The United States Food and Drug Administration and the European Union have tightened controls on what food products can use terms traditionally associated with meat and dairy but the New Zealand sectors are yet to move.

Bodies representing NZ’s red meat and dairy industries have previously said securing rights to terms such as milk and steak are not a high priority and the Primary Industries Ministry has no application for such protection.

The FDA has registered its intent to enforce bans on products such as soy and almond being called milk, rules that already exist but administration commissioner Scott Gottlieb said had not been enforced.

In NZ what can be called milk and meat is defined by the Food Standards Code, which covers labelling and composition of food for sale in NZ and Australia.

“However, there is some ability to qualify these terms for non-meat or dairy products that may be similar in their form or the way they are used, for example soy milk, rice milk or a vegetarian sausage, which were clearly not dairy or meat products,” an MPI spokesman said.

The code requires foods to be labelled with a name or description that is sufficient to indicate its true nature.

“Such terms are also subject to fair trading legislation, which means their use must not be misleading to consumers.”

The code, administered by Food Standards Australia, said unless prescribed, the name of the food must accurately indicate its true nature.

Products such as milk, sausages or meat pie must be milk, sausage or meat pie as defined by the code.

Meat products must contain a minimum portion of meat flesh.

There is an exception if the context makes it clear the food is not a food as determined by the code, such as a soy sausage or soy milk clearly labelled as soy, signifying that the product is not meat or milk.

FSANZ does not have enforcement powers but MPI does.

Anyone can apply to have the code amended but no requests have been made to protect terms traditionally linked to animal protein products.

The USFDA said only the product of a lactated animal can be called milk but Gottlieb said it had never been enforced even though “an almond doesn’t lactate”.

========

Tasks for this exercise:
**1.** In the article on milk and meat labeling rules, which body holds enforcement powers over the Food Standards Code?
**2.** Write the next part of the article on milk and meat labeling rules, picking up after its final sentence.

Data extract:
========

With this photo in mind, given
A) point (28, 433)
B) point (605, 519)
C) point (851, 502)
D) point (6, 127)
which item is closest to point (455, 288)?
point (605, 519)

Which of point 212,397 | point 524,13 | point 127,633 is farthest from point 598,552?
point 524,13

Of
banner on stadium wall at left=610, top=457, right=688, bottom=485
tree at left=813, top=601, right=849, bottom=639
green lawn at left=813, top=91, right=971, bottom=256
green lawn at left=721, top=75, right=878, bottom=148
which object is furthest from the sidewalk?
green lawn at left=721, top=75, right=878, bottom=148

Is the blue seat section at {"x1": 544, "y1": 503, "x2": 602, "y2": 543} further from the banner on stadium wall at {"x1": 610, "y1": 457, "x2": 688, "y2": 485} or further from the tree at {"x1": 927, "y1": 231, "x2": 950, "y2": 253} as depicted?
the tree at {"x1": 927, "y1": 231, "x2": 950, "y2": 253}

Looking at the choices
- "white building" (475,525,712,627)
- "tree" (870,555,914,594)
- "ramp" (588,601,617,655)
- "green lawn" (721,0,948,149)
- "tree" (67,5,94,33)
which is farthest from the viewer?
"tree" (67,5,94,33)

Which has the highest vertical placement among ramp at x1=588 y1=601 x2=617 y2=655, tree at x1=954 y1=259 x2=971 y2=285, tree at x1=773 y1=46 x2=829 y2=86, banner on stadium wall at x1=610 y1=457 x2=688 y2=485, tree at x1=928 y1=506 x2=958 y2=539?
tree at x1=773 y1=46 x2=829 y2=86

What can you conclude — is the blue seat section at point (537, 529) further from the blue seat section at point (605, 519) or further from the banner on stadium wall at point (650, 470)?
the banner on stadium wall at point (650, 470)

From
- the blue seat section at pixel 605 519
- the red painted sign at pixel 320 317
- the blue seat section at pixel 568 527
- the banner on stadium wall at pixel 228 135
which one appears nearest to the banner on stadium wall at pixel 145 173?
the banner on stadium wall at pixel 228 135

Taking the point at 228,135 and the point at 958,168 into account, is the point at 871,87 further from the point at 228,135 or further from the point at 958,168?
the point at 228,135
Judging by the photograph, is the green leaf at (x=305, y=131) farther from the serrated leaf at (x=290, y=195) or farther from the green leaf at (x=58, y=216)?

========

Solved tasks:
**1.** The Primary Industries Ministry (MPI).

**2.**
Gottlieb said the USFDA has to notify and consult on its change in posture.  He expects it to be sued.

“Invariably we are going to get sued.”

While its policy referred to lactating animals dictionaries talked about milk coming from lactating animals or nuts.

“So, there are going to be people make a counter argument that almond can be called milk.”

The process of notifying its intent to clamp down on what products can use dairy terms will take at least a year, he said.

The United States Cattlemen’s Association has testified before the USFDA the term meat relates exclusively to a protein food product harvested from the flesh of an animal, which excludes cultured cell products.

A levy on cattle sales is used to fund consumer marketing programmes for beef, which suppliers of non-animal protein would benefit from.

The European Union Court of Justice last year ruled terms such as milk, butter and cheese can be used only for milk products derived from animals and not for plant-based products

This year the French Parliament amended its Agriculture Bill to prohibit any products largely based on non-animal products from using terms traditionally associated with meat.

That means France has banned plant-based products from using terms such as vegetarian sausages, vegan cheese or soy milk or companies risk fines of over NZ$500,000.

Meanwhile, a key ingredient, heme, in the Impossible Foods plant protein burger has been given FDA approval.

Heme, a genetically modified organism, gives the burger its deep blood-red colour when cooked.

But to get approval Impossible Foods tested heme on rats, a move that split many vegans who have railed on social media between those who viewed it as a necessary step towards the end goal of finding a plant-based alternative to meat and those who refused to compromise their opposition to animal testing.